Senator Chuck Grassley, Republican of Iowa, says SEC may have destroyed documents
“From what I’ve seen, it looks as if the SEC might have sanctioned some level of case-related document destruction,” said Sen. Chuck Grassley, Republican of Iowa, in a letter to the agency’s chairman, Mary Schapiro.Senator Grassley's Letter to the SEC
“It doesn’t make sense that an agency responsible for investigations would want to get rid of potential evidence. If these charges are true, the agency needs to explain why it destroyed documents, how many documents it destroyed over what timeframe, and to what extent its actions were consistent with the law.”
Agency staff “destroyed over 9,000 files” related to preliminary agency investigations, according to a letter sent in July to Grassley, the top Republican on the Senate Judiciary Committee, and obtained by MarketWatch.
The allegations were made by SEC enforcement attorney, Darcy Flynn, in a letter to Grassley. Flynn is a current employee, and according to the letter, received a bonus for his past year’s work.
Flynn alleges the SEC destroyed files related to matters being examined in important cases such as Bernard Madoff and a $50 billion Ponzi scheme he operated as well as an investigation involving Goldman Sachs Group Inc. trading in American International Group credit-default swaps in 2009.
Flynn also alleged that the agency destroyed documents and information collected for preliminary investigations at Wells Fargo, Bank of America,, Citigroup, Credit Suisse, Deutsche Bank, Morgan Stanley, and the now-bankrupt Lehman Brothers.
The letter goes into particular detail about Deutsche Bank, the former employer of current SEC enforcement chief Robert Khuzami as well as former enforcement chiefs Gary Lynch and Richard Walker.
The allegations that the SEC destroyed documents were first reported by the Rolling Stone magazine in a report Wednesday.
Imagine a world in which a man who is repeatedly investigated for a string of serious crimes, but never prosecuted, has his slate wiped clean every time the cops fail to make a case. No more Lifetime channel specials where the murderer is unveiled after police stumble upon past intrigues in some old file – “Hey, chief, didja know this guy had two wives die falling down the stairs?” No more burglary sprees cracked when some sharp cop sees the same name pop up in one too many witness statements. This is a different world, one far friendlier to lawbreakers, where even the suspicion of wrongdoing gets wiped from the record.That is the opening snip. The entire article is worth a read.
That, it now appears, is exactly how the Securities and Exchange Commission has been treating the Wall Street criminals who cratered the global economy a few years back. For the past two decades, according to a whistle-blower at the SEC who recently came forward to Congress, the agency has been systematically destroying records of its preliminary investigations once they are closed. By whitewashing the files of some of the nation’s worst financial criminals, the SEC has kept an entire generation of federal investigators in the dark about past inquiries into insider trading, fraud and market manipulation against companies like Goldman Sachs, Deutsche Bank and AIG. With a few strokes of the keyboard, the evidence gathered during thousands of investigations – “18,000 … including Madoff,” as one high-ranking SEC official put it during a panicked meeting about the destruction – has apparently disappeared forever into the wormhole of history.

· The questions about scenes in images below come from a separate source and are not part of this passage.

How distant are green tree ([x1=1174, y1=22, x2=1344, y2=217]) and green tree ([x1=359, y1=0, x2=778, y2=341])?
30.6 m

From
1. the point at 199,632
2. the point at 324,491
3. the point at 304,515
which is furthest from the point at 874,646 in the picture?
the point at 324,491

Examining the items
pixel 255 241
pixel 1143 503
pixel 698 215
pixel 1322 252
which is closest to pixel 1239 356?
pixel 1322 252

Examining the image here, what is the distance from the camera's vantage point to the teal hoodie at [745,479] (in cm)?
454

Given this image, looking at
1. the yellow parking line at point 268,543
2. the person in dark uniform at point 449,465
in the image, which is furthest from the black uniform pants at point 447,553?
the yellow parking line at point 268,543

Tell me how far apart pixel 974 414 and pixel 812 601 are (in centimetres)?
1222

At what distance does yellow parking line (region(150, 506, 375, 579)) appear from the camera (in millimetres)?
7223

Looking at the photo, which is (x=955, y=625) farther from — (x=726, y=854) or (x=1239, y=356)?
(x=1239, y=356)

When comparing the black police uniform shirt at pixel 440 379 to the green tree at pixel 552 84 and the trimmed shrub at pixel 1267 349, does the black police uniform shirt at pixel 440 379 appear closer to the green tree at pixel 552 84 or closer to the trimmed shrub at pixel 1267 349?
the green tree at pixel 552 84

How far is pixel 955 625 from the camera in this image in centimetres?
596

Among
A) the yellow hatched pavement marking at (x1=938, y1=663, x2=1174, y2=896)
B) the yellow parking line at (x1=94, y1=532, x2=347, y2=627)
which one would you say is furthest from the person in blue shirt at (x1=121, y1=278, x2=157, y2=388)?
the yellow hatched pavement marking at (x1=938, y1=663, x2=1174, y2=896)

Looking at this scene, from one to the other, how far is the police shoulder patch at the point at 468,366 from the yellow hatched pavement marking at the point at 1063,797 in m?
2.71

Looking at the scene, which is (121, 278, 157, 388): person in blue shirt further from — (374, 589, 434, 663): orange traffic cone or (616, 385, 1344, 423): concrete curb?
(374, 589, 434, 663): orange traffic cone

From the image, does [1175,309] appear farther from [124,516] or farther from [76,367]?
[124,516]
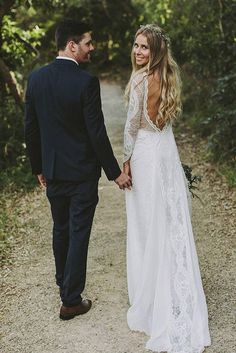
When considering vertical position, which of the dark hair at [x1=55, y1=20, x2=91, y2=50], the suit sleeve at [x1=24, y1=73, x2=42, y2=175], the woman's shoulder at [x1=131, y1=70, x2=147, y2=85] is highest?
the dark hair at [x1=55, y1=20, x2=91, y2=50]

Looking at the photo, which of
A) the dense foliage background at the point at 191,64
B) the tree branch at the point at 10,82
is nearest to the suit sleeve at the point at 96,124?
the dense foliage background at the point at 191,64

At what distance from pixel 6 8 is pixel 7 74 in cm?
107

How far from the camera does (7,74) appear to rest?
28.4ft

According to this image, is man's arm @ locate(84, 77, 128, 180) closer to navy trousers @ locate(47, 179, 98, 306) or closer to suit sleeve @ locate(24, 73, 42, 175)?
navy trousers @ locate(47, 179, 98, 306)

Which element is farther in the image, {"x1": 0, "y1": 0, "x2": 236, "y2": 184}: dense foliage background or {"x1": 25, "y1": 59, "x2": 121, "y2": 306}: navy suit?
{"x1": 0, "y1": 0, "x2": 236, "y2": 184}: dense foliage background

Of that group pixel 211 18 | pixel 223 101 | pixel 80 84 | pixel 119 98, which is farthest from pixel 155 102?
pixel 119 98

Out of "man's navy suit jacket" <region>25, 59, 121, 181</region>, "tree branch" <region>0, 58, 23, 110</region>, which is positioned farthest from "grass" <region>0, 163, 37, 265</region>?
"man's navy suit jacket" <region>25, 59, 121, 181</region>

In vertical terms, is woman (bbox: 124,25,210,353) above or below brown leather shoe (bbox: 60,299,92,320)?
above

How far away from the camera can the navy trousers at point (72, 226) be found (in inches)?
145

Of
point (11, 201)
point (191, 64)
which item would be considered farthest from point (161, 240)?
point (191, 64)

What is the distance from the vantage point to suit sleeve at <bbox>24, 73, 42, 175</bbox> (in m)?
3.66

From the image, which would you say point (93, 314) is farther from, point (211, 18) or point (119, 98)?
point (119, 98)

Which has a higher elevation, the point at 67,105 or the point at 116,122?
the point at 67,105

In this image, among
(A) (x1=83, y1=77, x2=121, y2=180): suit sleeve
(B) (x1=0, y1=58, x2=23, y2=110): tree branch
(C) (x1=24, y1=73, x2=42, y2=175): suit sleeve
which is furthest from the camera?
(B) (x1=0, y1=58, x2=23, y2=110): tree branch
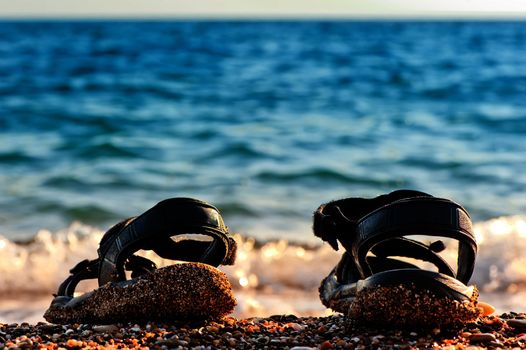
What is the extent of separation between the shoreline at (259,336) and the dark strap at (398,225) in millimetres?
272

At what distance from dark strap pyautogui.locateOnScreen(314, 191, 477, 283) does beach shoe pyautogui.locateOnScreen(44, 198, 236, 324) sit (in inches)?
18.1

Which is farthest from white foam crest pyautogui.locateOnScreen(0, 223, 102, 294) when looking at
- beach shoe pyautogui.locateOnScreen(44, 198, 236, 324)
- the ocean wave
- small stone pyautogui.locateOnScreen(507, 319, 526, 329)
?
small stone pyautogui.locateOnScreen(507, 319, 526, 329)

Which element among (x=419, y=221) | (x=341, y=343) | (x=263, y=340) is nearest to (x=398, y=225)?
(x=419, y=221)

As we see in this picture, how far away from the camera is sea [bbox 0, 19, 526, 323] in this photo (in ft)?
19.4

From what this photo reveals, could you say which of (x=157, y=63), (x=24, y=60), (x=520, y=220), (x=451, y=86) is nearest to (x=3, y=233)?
A: (x=520, y=220)

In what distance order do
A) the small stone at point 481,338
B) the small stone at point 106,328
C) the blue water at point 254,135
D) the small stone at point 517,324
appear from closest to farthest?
the small stone at point 481,338, the small stone at point 106,328, the small stone at point 517,324, the blue water at point 254,135

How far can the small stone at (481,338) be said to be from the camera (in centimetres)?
274

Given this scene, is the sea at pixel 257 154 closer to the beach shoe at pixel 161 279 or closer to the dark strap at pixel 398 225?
the beach shoe at pixel 161 279

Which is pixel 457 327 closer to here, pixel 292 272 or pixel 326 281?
pixel 326 281

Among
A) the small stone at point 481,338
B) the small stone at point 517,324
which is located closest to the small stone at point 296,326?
the small stone at point 481,338

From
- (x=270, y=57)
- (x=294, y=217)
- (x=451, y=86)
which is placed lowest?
(x=294, y=217)

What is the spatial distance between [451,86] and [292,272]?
483 inches

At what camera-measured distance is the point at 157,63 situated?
2088 cm

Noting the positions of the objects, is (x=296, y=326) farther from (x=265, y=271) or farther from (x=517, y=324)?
(x=265, y=271)
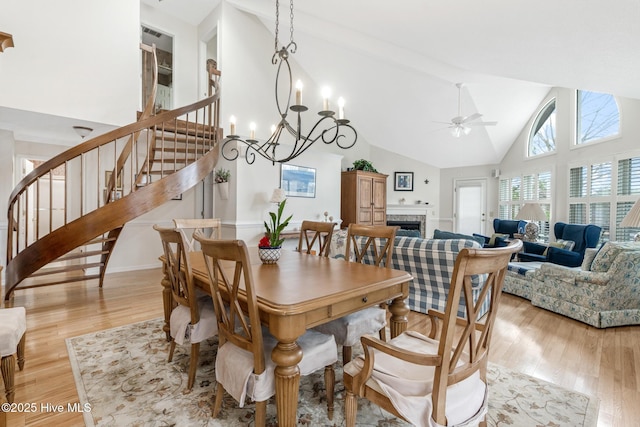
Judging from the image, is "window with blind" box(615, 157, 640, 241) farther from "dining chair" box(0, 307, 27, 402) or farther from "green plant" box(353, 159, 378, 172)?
"dining chair" box(0, 307, 27, 402)

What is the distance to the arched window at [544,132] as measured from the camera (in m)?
6.02

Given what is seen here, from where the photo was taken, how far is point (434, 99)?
600 centimetres

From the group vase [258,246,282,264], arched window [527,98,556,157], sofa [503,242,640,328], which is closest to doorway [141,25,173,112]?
vase [258,246,282,264]

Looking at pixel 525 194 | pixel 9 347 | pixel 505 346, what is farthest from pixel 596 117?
pixel 9 347

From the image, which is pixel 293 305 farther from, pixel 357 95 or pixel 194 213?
pixel 357 95

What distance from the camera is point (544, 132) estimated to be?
624 cm

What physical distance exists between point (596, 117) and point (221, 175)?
21.6 ft

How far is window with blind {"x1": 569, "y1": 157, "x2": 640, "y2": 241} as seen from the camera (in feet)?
14.4

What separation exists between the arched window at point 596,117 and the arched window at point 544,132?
0.56 m

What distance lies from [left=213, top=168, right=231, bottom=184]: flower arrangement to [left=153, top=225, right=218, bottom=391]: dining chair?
3.31 meters

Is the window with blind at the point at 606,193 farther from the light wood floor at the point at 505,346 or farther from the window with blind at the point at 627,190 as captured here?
the light wood floor at the point at 505,346

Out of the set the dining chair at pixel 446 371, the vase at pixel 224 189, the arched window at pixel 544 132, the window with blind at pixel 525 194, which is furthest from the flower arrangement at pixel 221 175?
the arched window at pixel 544 132

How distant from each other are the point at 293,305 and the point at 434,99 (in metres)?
5.96

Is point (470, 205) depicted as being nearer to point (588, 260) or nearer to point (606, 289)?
point (588, 260)
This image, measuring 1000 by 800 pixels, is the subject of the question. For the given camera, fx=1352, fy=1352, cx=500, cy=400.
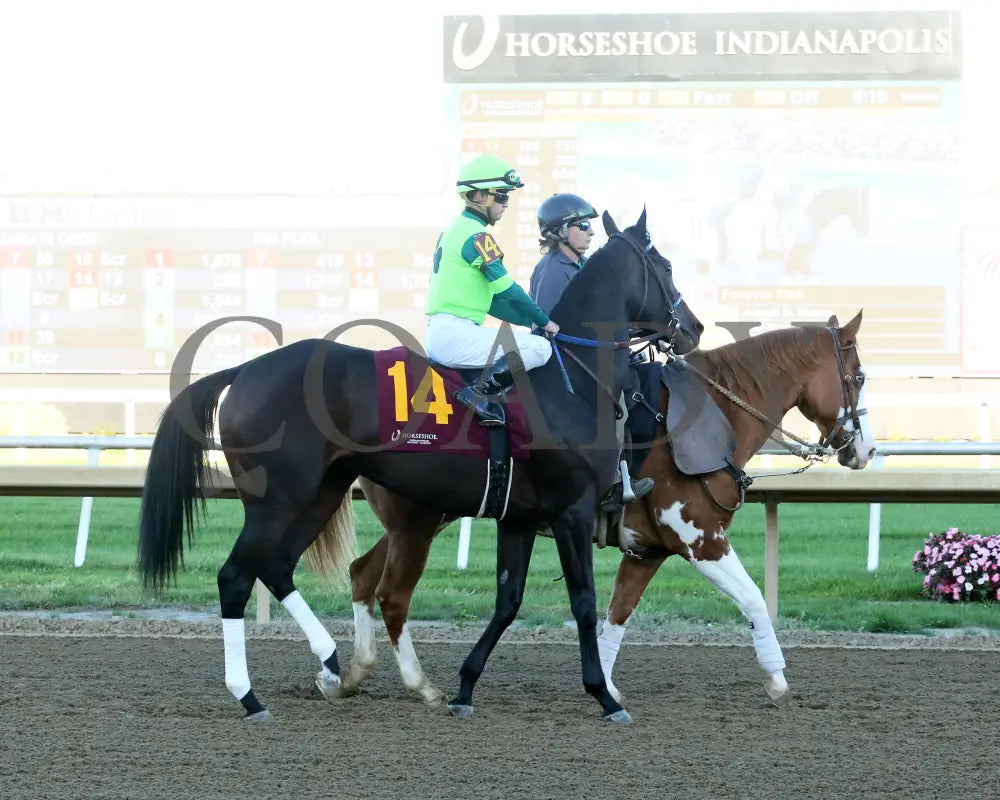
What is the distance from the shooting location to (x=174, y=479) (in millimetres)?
4926

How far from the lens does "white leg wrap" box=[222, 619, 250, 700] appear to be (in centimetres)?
473

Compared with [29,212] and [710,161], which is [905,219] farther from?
[29,212]

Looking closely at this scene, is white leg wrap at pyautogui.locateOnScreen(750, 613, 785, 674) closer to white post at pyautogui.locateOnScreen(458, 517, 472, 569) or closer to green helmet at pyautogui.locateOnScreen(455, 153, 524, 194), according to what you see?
green helmet at pyautogui.locateOnScreen(455, 153, 524, 194)

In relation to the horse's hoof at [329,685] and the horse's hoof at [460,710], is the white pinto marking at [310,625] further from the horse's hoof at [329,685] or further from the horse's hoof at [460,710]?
the horse's hoof at [460,710]

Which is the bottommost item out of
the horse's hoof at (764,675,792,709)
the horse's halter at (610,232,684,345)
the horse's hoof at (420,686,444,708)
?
the horse's hoof at (420,686,444,708)

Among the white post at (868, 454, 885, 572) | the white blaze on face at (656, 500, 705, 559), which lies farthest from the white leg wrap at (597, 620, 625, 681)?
the white post at (868, 454, 885, 572)

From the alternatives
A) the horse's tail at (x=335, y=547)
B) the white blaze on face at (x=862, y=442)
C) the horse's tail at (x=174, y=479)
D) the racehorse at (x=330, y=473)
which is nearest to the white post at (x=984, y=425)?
the white blaze on face at (x=862, y=442)

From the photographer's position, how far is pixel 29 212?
14031 mm

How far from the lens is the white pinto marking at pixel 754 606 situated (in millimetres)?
4992

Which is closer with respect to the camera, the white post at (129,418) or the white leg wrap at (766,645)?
the white leg wrap at (766,645)

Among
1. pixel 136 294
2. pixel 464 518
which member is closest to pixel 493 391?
pixel 464 518

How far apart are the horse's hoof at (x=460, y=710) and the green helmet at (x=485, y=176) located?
1885 mm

Under a deal the SEC worked out with the National Archives and Records Administration, all of the agency’s records – “including case files relating to preliminary investigations” – are supposed to be maintained for at least 25 years. But the SEC, using history-altering practices that for once actually deserve the overused and usually hysterical term “Orwellian,” devised an elaborate and possibly illegal system under which staffers were directed to dispose of the documents from any preliminary inquiry that did not receive approval from senior staff to become a full-blown, formal investigation. Amazingly, the wholesale destruction of the cases – known as MUIs, or “Matters Under Inquiry” – was not something done on the sly, in secret. The enforcement division of the SEC even spelled out the procedure in writing, on the commission’s internal website. “After you have closed a MUI that has not become an investigation,” the site advised staffers, “you should dispose of any documents obtained in connection with the MUI.”